■ What to work on
Would you pick up the Sidney Wolf profile below right after its final sentence and keep writing it?

I want to say a heartfelt thank you to the Puerto Rico Golf Association and to our friend and peer Sidney Wolf. I'm not sure what it will say the day that Sidney leaves us on that tombstone, but I hope it says 'Here lies one of golf's best friends,' because he has been both to me and to this organization.”
—Mike Whan, CEO, USGA

"I know I've had many discussions over the years with my friend Sidney Wolf about the desire, and just a burning desire to have this championship. So we knew when we came here it was going to be successful."
—Fred Ridley, Chairman, Augusta National

• • •

RIO GRANDE, Puerto Rico — Reversing a common story of the Puerto Rican diaspora, Sidney Wolf's family moved from New York to Puerto Rico in the early 1960s, when he was just 2 years old. His father was in manufacturing, and his mother stayed at home, but that would change for both in time. Sensing an opportunity, his father pivoted to real estate, and when he passed away in 1971, his wife inherited the business (and is still alive today, at age 98). Wolf never played golf growing up, which wasn't a surprise; although sophisticated courses were beginning to pop up on the island, they weren't far out of the era when most golf was centered around U.S. military bases, with sand greens due to the absence of heat-resistant grass strains and, for some reason, extra-large holes. He played the national sport, baseball, instead, and even played a semester at the University of Maryland before deciding that he'd rather own a team than play on one, at which point he focused on his studies.

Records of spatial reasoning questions
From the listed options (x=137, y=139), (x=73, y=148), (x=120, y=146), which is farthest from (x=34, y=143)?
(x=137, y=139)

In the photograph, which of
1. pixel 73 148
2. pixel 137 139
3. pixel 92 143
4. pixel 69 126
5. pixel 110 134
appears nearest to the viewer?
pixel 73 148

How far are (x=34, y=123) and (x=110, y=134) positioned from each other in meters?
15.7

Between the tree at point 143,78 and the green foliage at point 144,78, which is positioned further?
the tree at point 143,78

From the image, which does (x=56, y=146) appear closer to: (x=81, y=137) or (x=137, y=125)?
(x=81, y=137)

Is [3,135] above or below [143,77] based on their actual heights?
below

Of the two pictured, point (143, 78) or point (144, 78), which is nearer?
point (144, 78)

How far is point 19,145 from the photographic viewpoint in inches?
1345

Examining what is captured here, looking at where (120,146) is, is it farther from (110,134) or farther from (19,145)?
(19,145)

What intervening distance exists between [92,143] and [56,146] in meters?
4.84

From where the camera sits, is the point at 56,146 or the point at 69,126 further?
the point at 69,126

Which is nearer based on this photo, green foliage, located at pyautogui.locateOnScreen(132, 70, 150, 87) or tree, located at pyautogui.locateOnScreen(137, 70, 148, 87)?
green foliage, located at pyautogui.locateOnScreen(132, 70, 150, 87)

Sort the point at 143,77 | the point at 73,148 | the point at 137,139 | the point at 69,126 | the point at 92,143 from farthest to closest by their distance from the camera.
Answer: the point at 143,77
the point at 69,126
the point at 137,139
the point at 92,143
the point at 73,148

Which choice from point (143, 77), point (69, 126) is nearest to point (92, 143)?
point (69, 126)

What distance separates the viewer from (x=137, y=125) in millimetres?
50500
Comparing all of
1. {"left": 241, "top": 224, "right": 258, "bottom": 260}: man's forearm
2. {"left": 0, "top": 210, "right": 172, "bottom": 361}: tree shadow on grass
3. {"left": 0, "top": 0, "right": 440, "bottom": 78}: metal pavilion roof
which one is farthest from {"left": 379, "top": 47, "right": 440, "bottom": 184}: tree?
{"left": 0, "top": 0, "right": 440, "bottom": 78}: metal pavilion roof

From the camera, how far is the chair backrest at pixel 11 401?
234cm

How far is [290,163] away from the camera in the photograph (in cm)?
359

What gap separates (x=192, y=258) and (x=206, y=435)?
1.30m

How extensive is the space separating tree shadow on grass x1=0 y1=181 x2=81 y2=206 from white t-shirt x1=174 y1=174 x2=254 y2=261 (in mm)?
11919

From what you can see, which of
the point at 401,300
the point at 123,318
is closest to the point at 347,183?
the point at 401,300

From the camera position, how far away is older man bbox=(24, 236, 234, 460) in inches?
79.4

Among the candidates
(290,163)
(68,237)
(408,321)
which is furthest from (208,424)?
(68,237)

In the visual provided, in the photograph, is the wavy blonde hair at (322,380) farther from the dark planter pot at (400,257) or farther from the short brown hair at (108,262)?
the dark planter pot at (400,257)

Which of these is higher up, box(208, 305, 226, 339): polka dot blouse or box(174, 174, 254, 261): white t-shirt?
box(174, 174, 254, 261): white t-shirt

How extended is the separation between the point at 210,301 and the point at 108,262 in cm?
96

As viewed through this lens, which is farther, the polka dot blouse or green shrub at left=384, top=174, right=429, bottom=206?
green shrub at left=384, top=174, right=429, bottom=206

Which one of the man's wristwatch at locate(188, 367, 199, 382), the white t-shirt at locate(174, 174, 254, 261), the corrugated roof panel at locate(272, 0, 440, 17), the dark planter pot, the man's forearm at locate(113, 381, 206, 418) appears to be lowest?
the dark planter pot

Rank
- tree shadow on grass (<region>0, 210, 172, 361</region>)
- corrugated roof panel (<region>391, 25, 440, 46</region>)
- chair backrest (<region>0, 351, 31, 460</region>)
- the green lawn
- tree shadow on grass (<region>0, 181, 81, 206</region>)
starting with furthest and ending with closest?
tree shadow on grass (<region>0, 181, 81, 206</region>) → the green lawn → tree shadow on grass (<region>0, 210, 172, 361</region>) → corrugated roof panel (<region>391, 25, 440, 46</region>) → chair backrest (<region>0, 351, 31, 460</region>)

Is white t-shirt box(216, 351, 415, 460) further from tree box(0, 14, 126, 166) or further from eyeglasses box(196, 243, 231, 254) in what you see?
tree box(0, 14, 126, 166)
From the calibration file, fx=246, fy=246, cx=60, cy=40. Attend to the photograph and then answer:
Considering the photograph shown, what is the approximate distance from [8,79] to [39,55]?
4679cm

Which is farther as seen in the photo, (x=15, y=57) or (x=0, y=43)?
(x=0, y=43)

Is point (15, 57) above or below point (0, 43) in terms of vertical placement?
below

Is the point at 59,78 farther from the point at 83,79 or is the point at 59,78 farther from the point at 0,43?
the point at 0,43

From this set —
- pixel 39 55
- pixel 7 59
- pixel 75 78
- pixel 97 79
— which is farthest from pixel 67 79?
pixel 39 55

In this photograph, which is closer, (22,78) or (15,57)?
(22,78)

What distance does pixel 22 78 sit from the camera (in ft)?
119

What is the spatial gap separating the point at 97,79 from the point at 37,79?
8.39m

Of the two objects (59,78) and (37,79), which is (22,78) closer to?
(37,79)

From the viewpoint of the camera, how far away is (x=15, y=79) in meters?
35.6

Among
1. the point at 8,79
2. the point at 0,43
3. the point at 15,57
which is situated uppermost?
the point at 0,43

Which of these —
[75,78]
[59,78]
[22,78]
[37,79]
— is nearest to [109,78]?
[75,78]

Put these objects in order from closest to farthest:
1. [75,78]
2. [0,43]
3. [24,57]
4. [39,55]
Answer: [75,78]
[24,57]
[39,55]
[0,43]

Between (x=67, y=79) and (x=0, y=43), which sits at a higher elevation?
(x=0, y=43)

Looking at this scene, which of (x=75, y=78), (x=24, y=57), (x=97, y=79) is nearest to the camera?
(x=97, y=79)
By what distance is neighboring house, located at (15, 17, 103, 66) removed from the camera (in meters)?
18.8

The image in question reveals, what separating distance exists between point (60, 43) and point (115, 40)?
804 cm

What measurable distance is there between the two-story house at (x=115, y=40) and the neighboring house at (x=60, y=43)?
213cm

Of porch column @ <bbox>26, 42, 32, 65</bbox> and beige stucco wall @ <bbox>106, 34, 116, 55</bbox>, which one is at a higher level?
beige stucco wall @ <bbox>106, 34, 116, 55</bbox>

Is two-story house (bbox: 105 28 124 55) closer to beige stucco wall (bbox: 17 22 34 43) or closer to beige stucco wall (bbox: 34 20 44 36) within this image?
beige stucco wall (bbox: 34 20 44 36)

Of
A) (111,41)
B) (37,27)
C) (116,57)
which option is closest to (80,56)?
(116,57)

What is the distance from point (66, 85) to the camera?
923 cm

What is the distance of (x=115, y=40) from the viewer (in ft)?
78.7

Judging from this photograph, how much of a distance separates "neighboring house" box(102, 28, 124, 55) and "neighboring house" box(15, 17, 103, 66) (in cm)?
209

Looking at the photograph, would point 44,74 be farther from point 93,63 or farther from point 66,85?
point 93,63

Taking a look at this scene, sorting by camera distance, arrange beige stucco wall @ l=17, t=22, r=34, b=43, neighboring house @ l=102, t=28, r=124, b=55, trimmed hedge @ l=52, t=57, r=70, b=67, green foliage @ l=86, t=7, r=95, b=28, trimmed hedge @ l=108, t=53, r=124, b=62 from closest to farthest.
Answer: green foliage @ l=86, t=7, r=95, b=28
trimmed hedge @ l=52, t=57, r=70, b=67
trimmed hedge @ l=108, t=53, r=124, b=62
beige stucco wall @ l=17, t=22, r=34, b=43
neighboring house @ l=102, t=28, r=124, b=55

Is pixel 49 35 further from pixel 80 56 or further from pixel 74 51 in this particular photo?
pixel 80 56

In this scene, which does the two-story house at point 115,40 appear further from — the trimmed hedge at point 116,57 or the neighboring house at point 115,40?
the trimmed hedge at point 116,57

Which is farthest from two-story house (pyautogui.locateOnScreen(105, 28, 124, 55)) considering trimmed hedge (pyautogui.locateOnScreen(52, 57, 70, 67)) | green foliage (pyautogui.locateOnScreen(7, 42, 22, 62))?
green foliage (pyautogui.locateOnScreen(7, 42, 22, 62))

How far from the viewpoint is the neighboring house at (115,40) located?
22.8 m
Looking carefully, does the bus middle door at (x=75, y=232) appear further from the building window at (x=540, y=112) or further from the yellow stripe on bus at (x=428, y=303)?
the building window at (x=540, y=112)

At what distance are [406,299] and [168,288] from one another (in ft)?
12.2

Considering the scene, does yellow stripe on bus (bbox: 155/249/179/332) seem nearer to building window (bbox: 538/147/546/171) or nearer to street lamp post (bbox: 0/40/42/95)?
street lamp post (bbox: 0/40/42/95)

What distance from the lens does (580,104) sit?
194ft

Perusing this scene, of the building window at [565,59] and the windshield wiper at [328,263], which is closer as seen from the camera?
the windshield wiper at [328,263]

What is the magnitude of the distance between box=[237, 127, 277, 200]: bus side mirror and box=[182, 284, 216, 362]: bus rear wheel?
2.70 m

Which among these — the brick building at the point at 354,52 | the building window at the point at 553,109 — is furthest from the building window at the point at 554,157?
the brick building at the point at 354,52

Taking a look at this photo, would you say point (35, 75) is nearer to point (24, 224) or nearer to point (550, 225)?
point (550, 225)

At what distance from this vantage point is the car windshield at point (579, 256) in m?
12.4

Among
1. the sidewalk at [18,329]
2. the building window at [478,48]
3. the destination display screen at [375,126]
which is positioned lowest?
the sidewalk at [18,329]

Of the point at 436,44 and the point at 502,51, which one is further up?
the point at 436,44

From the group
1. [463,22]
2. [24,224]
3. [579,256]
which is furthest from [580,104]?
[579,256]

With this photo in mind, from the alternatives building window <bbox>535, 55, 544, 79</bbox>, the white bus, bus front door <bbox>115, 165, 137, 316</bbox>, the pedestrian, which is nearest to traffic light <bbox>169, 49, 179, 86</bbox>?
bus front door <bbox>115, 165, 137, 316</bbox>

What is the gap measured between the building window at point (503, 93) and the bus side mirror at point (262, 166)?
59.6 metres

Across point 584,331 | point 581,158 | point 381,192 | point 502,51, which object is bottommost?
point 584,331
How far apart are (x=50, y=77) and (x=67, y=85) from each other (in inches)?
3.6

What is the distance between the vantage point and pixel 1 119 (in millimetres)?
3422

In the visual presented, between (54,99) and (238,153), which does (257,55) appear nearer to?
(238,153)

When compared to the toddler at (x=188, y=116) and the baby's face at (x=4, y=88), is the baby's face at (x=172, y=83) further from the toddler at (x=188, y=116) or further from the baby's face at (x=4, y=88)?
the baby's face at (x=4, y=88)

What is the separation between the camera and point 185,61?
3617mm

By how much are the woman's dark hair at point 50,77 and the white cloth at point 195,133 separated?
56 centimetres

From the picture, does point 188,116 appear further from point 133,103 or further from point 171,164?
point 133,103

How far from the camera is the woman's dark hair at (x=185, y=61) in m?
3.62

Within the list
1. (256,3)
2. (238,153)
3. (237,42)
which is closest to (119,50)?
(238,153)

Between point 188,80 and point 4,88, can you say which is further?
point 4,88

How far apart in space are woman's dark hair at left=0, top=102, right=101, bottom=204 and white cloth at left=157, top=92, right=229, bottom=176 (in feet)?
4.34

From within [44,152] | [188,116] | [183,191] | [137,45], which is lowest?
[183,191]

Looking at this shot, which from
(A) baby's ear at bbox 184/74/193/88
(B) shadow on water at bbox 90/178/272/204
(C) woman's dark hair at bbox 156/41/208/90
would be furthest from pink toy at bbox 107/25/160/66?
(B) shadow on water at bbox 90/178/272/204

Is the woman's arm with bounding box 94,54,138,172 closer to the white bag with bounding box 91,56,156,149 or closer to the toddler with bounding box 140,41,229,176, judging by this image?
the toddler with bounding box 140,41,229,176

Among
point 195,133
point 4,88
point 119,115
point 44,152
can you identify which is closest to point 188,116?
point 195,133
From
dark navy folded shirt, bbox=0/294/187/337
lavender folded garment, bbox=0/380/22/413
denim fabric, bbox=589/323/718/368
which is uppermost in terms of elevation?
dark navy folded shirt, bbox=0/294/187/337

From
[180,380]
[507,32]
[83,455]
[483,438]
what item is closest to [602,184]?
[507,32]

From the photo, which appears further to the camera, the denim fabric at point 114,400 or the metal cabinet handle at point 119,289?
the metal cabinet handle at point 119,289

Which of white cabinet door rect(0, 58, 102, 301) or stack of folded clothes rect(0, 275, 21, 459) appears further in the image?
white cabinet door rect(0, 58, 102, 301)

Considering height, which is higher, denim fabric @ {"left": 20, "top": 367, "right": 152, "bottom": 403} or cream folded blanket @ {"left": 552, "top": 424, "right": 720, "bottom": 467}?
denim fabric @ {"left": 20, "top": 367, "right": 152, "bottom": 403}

■ Response
That ambition won't surprise those who know Wolf, an entrepreneur now in his mid-sixties who credits his "passion" as the engine of everything that was to come—his involvement with Puerto Rican golf over the decades that led to his current role as president of the Puerto Rico Golf Association, a position he's held almost without pause since 1995. (He tried to stop twice, but both times they called him back within six months.)

The arrival of this week’s Latin America Amateur Championship to Grand Reserve Golf Club in Rio Grande, a half hour's drive from PRGA headquarters in the nation's capital of San Juan, represents a kind of culmination for Wolf's career, to the point that he starts to feel sad at times, wondering if this is the end.

"There's nothing more to do," he said.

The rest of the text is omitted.